Когда вы с Эдгаром и Ником только приступали к съемкам «Зомби по имени Шон», могли вы хотя бы в самых своих смелых мечтах представить себе, что это будет начало трилогии?
Ни за что! Мы были уверены, что это наш первый и последний фильм и что нам больше никогда не дадут ничего снять. Эта обреченность нам, конечно, не мешала получать удовольствие от процесса, но и не позволяла думать о будущем. Однако наше кино внезапно обрело успех, а затем мы взялись за «Легавых», и раскидали по всему фильму маленькие отсылки к «Шону». Нам показалась дельной эта идея снять своего рода сиквел — стилистический, а не сюжетный. Так, чтобы зрители смотрели оба фильма и понимали, что их создавали одни и те же люди.
Ну еще бы не понять, ведь в обоих фильмах были вы с Ником.
Черт, действительно. Это сильно нас выдает, да? (Смеется.) Но мы всего лишь актеры, и наше присутствие в фильме могло быть совпадением. А вот всякие еле заметные связующие звенья, будь то прыжки через забор или поедание определенного сорта мороженого — это уже более тонкая материя, с ней нам было интересно поиграть.
«Армагеддец» во многом посвящен теме ностальгии и возвращения в родной город. Какие у вас, парня из Глостера, отношения со своим родным городом?
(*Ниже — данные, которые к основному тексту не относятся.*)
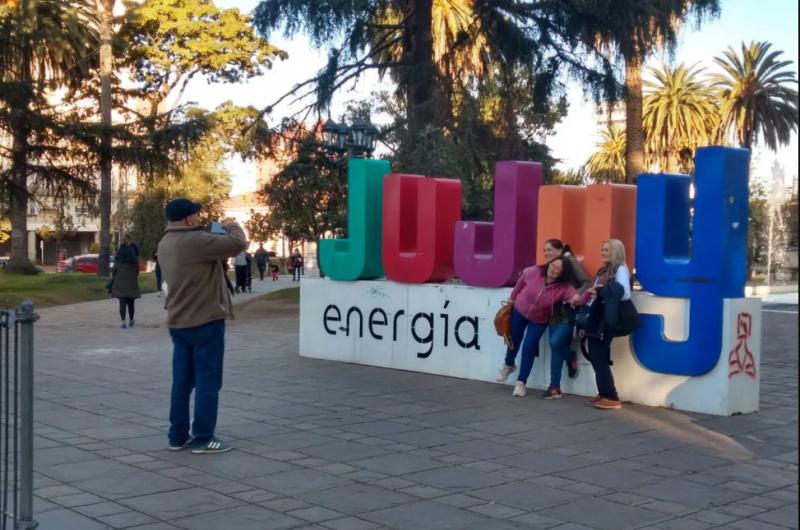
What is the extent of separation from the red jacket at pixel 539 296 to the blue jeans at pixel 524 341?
96 mm

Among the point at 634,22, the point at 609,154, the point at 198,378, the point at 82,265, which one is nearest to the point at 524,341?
the point at 198,378

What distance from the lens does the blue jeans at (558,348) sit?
31.8 feet

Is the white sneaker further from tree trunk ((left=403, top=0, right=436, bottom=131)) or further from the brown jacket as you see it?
tree trunk ((left=403, top=0, right=436, bottom=131))

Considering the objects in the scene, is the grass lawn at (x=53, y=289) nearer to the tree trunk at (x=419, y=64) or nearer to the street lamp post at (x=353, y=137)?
the street lamp post at (x=353, y=137)

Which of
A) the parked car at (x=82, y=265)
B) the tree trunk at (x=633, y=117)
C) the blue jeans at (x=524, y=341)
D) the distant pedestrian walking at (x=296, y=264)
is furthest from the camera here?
the parked car at (x=82, y=265)

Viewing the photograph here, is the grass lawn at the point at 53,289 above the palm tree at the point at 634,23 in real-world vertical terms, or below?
below

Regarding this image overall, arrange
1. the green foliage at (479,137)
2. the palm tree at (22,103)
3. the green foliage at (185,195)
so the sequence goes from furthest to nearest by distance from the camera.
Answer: the green foliage at (185,195) < the palm tree at (22,103) < the green foliage at (479,137)

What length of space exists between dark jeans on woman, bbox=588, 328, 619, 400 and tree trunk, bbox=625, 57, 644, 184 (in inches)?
463

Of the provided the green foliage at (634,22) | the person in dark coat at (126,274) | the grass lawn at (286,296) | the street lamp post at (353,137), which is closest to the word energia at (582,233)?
the street lamp post at (353,137)

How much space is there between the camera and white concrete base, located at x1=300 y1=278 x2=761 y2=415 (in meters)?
9.22

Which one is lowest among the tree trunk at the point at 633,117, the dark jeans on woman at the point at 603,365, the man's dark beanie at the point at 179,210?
the dark jeans on woman at the point at 603,365

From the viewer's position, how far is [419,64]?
2042 centimetres

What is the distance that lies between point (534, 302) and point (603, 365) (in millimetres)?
985

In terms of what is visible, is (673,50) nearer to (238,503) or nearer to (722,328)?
(722,328)
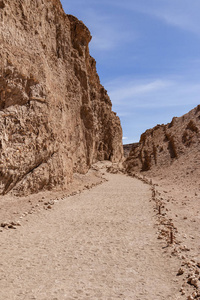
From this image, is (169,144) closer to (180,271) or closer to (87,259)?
(87,259)

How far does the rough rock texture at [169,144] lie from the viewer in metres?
31.0

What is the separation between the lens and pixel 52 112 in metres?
16.3

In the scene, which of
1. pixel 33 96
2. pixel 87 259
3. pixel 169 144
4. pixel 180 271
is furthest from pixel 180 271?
pixel 169 144

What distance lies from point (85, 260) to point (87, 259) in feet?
0.24

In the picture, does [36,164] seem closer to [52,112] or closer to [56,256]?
[52,112]

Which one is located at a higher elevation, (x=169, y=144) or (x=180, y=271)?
(x=169, y=144)

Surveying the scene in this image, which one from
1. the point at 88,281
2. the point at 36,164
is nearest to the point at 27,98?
the point at 36,164

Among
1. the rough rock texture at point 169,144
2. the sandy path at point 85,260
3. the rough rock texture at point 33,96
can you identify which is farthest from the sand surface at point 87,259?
the rough rock texture at point 169,144

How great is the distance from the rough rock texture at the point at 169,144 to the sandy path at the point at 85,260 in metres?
20.5

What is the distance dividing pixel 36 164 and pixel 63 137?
4.17m

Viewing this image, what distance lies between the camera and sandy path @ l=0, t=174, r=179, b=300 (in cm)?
462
Когда я был моложе, мне казалось, что Глостер остался далеко в прошлом, я уехал оттуда и вычеркнул это место из своей жизни. Возвращался только повидаться с мамой и родственниками, но никаких особых чувств по этому поводу не испытывал. Сейчас же я стал человеком более осмысленным и, как мы уже выяснили, взрослым, поэтому приезды в родной город я начинаю ценить, словно это маленькие, кратковременные путешествия в детство. С возрастом уходит цинизм и ему на смену приходит сентиментальность, и я пока понятия не имею, что с ней делать! (Смеется.)